Хоть бы они поняли, что, даже если я рассказываю сакральную историю, я не хочу зацикливаться на благостных персонажах. Жизнь должна присутствовать, во плоти, со всеми своими излишествами, клокотанием, капризами, уродствами, грубостью. Я не хочу рисовать в розовом цвете. Тем более такой сюжет.
Кроме того, я апеллирую к историческим реалиям. Философское движение «собак» достигло в то время несомненного успеха. Цинизм Кратериоса, возможно, увлек бы Средиземноморье, если бы не появилось христианство...
Кто убил Иисуса?
Власть и система.
Я исхожу не из этого. Мне приходилось слышать смехотворные споры в попытке определить виноватых: или римляне, или евреи! Приведем немного в прядок эти глупости.
Первые обвиняемые: евреи! Антисемитизм, этот вирус, который с течением истории непрестанно мутировал и менял форму, осмелился, в одном из своих проявлений, выдвинуть этот аргумент в свое оправдание: евреи убили Иисуса. Но тогда мы все евреи! Если история Иисуса - это история еврея в стране евреев, то он человек, ставший жертвой своих соотечественников, не более того. Поскольку его допрашивал и приговорил Синедрион, он был схвачен, как все мистики и свободолюбцы, организацией, которая не хотела, чтобы слышали еще какой-то голос, кроме ее собственного. Любая Церковь, как христианская, так и мусульманская, в свое время преследовала инакомыслящих, изобличала еретиков, отказываясь воспринимать другие идеи, особенно если они набирали силу. Здесь мы имеем дело с классическим рефлексом защиты могущественного института от отдельной личности, а не с чем-то специфически еврейским.
Вторые обвиняемые: римляне! Пилат, при таком раскладе, веками преподносится «палачом Христа». За этим обвинением чувствуется вздох облегчения Европы наконец-то христианской, которая ликует, оставив мир римский, а значит языческий, в античности. Я далек от того, чтобы реабилитировать этого персонажа, о котором немного известно: я пользуюсь им в той же степени, что он пользуется мной. Пилат реагирует как политик, как прагматик, обеспокоенный тем, чтобы избежать беспорядка, сохранить отношения с союзниками, которых он контролирует, в первую очередь с первосвященником. Он ведет себя не как римлянин, а как оккупант.
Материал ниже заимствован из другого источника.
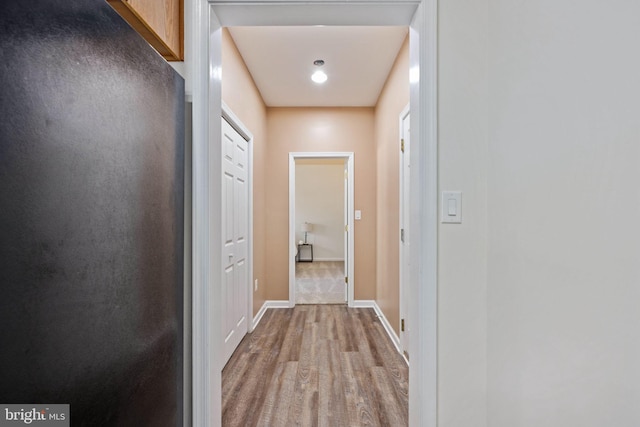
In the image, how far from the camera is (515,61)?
1012 millimetres

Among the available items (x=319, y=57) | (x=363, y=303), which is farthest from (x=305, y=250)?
(x=319, y=57)

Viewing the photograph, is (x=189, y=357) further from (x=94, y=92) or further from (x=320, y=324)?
(x=320, y=324)

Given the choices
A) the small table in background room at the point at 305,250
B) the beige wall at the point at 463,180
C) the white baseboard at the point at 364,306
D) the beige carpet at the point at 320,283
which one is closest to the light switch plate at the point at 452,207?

Друге суждение представляется мне незнанием прошлого, помноженным на дурные намерения в настоящем.
Тайна - это нечто, постоянно подающее повод к размышлению.
Сегодня 28 марта, день моего рождения, разносчики сменяют друг друга у моей двери: я завален букетами, как в день премьеры. Мой кабинет, где красуются тюльпаны, распускается сирень и томятся лилии, больше походит на гримерную артиста, чем на рабочее место писателя.
Чувство, что ты немного любим.
Среди всех этих цветов, которые происходят из Голландии, но которые мне присылают из Франции, меня особенно трогает огромная охапка роз. Мой издатель Ришар Дюкуссэ вспомнил обо мне.
Меня всегда волновал первый букет, который я получаю от человека. Краснея, немного волнуясь, с колотящимся сердцем, я звоню, чтобы его поблагодарить. Изысканная болтовня, беспорядочная и бессмысленная, мы жужжим как два шмеля в глубине сада. Потом переходим к сути:
- А ваша книга?
- Мне еще нужно ее перечитать.
- Вы ее уже семь лет перечитываете. Что происходит?
Я приукрашаю, я преуменьшаю, я выдумываю. Не в силах признать, что книгу у меня украли, боясь, что он не поверит, что я способен в конце концов восстановить ее, я убеждаю его, что это дело еще двух или трех недель.
Это мне позволит сказать то же самое через две или три недели...
На данный момент, никто еще ничего не читал.
Брюно М. наблюдает за моей работой со смешанным чувством. С одной стороны, он меня горячо поддерживает, поскольку он хочет отвадить меня от театра, прекрасно зная, что я не могу всего сказать на сцене. С другой, он, несомненно, предпочел бы, чтобы я писал другой роман.
Он принадлежит к людям, достаточно нечувствительным к вопросам веры и менее всего мучимым метафизикой... Я думаю, он терпит эту книгу в ожидании последующих.
Эта работа грозит превратить меня в романиста. Со времен моего первого романа, Секты эгоистов, который так и остался фарсом, скорее иронической философской сказкой, чем романом в традиционном смысле, я посвятил себя театру, без всяких сомнений относительно спонтанной формы выражения.
Откуда взялись эти комплексы, которые тянули меня назад все семь лет работы над романом?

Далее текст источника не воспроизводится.